__Data for the task__.
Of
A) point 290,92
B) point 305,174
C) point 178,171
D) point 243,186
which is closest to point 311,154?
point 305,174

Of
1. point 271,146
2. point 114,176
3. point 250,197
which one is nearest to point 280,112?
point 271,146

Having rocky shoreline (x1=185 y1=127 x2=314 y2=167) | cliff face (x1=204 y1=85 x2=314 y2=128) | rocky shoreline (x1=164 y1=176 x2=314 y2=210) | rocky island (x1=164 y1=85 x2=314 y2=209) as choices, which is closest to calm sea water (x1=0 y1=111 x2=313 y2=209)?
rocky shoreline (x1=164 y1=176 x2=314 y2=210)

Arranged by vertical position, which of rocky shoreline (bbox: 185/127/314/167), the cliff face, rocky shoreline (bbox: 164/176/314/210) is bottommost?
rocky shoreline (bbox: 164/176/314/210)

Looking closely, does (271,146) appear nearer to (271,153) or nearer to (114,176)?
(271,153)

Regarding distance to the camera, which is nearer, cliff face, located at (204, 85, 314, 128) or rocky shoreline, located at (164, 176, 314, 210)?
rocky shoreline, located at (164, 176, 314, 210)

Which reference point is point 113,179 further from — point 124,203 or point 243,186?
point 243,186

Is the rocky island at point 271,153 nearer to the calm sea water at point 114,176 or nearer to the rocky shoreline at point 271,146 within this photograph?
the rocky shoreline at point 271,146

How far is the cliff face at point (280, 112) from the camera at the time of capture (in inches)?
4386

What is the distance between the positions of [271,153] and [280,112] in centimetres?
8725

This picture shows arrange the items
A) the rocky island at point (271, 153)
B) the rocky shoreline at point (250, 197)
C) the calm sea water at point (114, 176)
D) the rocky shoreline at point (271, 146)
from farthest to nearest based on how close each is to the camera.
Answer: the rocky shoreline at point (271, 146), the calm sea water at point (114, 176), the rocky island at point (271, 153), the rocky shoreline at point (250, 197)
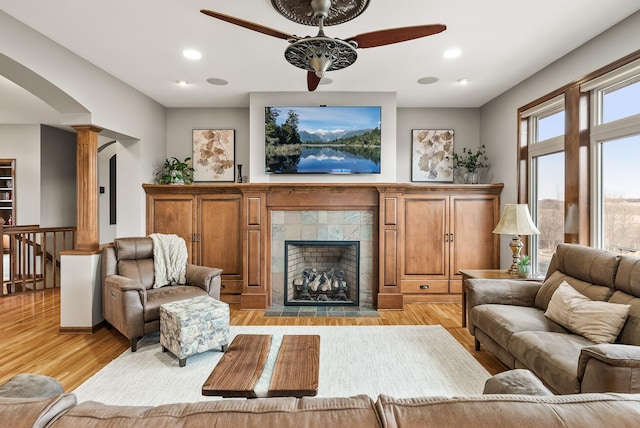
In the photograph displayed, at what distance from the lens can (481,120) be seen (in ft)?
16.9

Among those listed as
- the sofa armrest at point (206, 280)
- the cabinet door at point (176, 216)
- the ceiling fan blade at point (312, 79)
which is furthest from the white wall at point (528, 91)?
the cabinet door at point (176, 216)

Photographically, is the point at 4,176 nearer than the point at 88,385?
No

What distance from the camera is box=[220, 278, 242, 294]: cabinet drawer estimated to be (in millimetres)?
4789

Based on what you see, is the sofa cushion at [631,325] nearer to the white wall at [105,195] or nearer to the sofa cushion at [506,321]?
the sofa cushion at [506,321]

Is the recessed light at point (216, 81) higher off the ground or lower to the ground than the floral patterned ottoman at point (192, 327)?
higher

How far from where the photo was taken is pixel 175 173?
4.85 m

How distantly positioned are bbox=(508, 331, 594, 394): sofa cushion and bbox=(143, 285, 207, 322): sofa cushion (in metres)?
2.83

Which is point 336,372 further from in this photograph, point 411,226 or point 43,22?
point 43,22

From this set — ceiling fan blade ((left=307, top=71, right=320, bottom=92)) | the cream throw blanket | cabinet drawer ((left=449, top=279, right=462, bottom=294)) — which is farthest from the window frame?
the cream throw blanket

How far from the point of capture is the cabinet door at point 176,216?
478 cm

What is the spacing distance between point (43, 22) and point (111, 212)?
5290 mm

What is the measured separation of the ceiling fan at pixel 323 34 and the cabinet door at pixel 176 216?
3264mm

__Your objective__.
Please reproduce the part of the entries above that opens with the line containing "How far from the" and closes with the end of the entries, both ends included, with the requests kept unchanged and every distance given in the answers multiplied by 1.85 and rounded to a whole number, halves rounded up.

__Worked solution__.
How far from the point of capture is the cabinet door at point 176,216?
884 cm

What is the spacing distance between point (43, 22) and point (111, 212)?
9787 mm

What is the measured separation of the ceiling fan at pixel 323 34 and the cabinet door at pixel 176 216?
6038mm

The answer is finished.